**GOAL OF THE EXERCISE**:
Select every line in the records below that contains the string "farthest".
* Begin INPUT RECORDS *
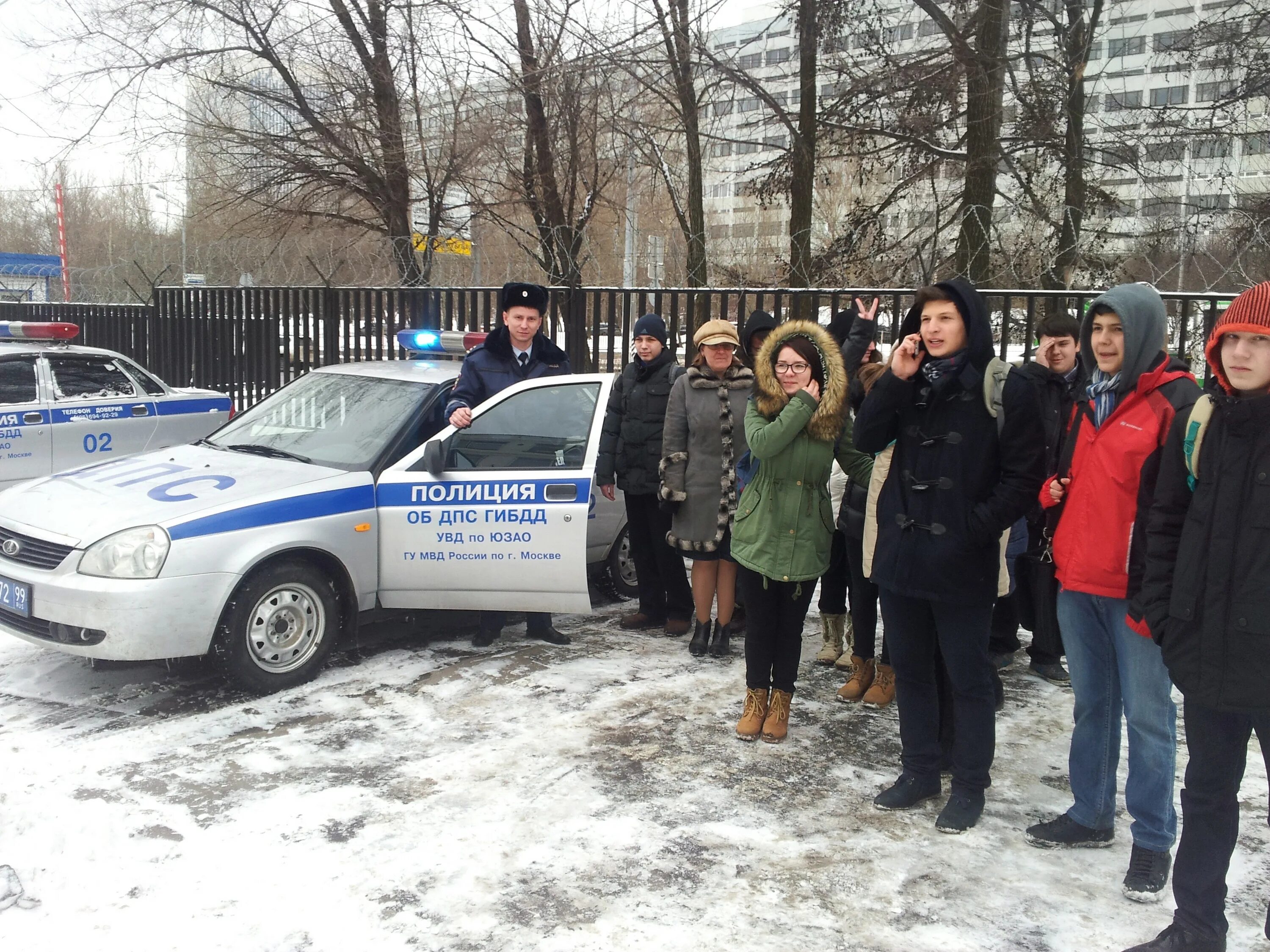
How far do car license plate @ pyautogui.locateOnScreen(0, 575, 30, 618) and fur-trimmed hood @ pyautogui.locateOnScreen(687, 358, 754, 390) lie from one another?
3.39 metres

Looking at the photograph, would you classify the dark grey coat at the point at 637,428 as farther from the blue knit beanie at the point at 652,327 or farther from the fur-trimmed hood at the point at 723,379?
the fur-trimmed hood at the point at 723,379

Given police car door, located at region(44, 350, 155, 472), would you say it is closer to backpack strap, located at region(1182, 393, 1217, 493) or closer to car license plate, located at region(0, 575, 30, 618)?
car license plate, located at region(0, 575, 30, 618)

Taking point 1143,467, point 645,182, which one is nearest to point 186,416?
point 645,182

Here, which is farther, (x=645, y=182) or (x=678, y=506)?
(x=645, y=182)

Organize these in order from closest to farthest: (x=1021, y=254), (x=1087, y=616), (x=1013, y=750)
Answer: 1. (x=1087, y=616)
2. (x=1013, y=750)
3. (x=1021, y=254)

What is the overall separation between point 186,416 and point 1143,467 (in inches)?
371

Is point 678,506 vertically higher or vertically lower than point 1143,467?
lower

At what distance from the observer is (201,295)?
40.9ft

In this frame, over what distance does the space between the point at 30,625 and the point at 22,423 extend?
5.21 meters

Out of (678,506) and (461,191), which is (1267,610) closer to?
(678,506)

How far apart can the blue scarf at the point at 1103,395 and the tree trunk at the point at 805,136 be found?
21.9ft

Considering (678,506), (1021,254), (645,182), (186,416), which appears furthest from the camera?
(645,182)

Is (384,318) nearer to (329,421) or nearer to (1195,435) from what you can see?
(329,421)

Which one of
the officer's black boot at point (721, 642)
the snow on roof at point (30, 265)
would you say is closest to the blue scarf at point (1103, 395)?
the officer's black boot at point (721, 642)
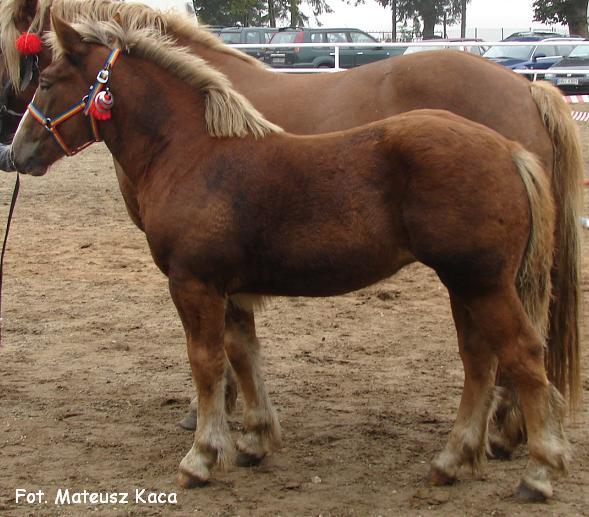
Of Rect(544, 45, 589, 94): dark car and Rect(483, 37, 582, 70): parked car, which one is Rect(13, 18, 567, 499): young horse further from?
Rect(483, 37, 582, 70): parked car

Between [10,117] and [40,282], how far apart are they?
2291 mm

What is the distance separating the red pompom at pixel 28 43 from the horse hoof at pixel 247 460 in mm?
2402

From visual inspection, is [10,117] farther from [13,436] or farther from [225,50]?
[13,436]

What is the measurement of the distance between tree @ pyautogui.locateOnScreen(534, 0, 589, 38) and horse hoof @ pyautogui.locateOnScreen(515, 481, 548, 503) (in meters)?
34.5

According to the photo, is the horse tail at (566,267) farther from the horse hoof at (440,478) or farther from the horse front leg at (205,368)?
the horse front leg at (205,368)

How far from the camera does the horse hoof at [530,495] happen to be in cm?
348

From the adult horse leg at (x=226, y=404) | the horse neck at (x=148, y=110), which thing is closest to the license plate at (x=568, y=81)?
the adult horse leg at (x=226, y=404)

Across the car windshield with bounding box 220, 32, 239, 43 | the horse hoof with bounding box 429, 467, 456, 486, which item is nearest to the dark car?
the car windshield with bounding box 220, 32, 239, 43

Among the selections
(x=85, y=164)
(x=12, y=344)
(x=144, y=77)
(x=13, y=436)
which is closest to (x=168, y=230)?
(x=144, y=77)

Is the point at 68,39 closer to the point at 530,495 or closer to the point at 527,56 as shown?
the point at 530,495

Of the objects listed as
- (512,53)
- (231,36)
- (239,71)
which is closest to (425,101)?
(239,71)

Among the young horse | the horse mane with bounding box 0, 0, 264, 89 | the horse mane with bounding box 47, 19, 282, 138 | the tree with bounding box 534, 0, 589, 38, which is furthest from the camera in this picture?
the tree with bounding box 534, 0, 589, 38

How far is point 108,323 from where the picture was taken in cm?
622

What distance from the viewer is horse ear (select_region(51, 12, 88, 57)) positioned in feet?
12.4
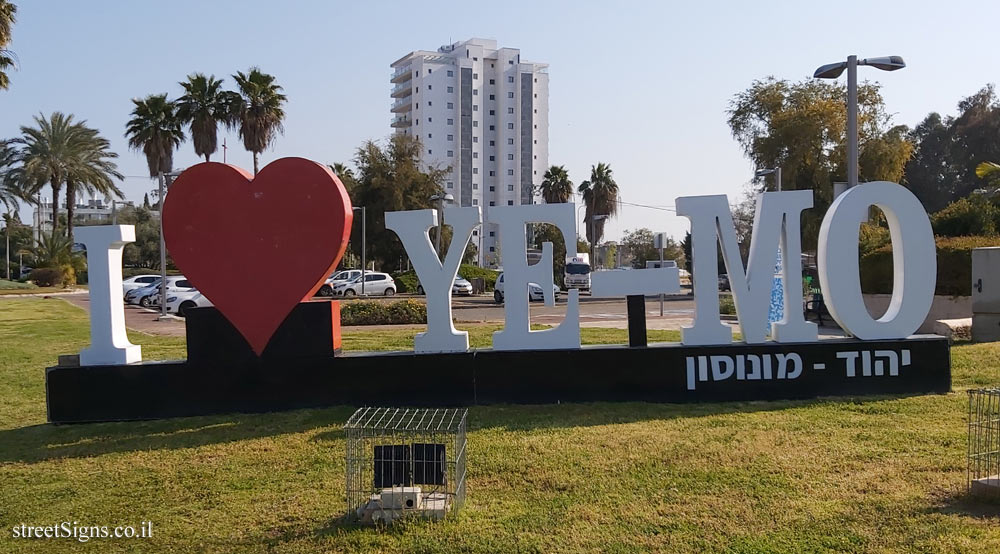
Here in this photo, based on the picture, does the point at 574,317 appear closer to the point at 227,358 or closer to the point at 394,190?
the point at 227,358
* End INPUT RECORDS *
* Begin INPUT RECORDS *
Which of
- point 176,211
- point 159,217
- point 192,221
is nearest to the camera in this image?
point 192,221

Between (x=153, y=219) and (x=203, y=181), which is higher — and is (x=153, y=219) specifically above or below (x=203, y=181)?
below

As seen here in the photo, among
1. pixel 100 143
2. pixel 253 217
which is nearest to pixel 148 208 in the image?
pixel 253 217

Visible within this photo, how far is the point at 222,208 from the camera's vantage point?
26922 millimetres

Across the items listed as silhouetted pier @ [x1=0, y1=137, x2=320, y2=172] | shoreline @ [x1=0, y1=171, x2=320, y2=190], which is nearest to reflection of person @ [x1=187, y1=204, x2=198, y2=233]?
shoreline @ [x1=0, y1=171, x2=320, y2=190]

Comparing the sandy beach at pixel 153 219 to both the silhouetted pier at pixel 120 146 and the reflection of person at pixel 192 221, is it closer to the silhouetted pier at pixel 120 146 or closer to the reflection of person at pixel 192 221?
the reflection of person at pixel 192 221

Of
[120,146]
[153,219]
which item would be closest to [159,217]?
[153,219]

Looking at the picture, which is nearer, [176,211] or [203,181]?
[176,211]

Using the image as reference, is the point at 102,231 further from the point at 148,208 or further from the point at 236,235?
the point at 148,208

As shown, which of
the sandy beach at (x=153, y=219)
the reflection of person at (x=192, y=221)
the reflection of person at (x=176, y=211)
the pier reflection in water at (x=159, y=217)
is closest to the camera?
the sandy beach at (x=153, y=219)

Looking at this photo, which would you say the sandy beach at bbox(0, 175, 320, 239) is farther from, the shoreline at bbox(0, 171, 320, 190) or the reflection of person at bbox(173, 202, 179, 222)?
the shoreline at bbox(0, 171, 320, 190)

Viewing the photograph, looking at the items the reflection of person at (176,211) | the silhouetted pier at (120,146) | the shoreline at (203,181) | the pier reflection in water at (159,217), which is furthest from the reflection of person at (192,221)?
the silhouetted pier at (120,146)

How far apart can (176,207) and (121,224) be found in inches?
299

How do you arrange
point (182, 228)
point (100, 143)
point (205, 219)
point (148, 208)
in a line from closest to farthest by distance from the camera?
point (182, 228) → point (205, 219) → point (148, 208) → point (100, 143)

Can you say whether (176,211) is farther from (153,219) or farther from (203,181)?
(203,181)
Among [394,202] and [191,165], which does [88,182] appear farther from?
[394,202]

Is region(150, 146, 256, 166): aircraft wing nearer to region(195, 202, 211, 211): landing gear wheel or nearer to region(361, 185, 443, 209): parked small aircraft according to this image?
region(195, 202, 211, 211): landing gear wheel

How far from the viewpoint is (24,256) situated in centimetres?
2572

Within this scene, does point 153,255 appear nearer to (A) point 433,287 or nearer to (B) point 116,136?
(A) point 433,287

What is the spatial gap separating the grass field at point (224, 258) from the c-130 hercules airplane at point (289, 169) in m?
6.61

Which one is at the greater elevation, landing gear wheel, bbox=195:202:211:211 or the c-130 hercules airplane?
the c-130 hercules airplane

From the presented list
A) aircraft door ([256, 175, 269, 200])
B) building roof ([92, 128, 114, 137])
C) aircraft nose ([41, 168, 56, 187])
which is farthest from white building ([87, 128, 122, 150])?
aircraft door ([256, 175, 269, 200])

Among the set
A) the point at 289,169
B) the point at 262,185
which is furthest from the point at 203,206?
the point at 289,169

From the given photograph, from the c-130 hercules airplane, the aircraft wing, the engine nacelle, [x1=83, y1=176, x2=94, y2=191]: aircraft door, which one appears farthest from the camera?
* End INPUT RECORDS *
**IN RESPONSE**:
Organize these in order from closest to farthest: (x=1021, y=254), (x=1087, y=616), (x=1013, y=750)
in a line from closest to farthest by distance from the camera?
which is farthest from white building ([87, 128, 122, 150])?
From the given photograph, from the c-130 hercules airplane, the aircraft wing, the engine nacelle, [x1=83, y1=176, x2=94, y2=191]: aircraft door, which one appears farthest from the camera?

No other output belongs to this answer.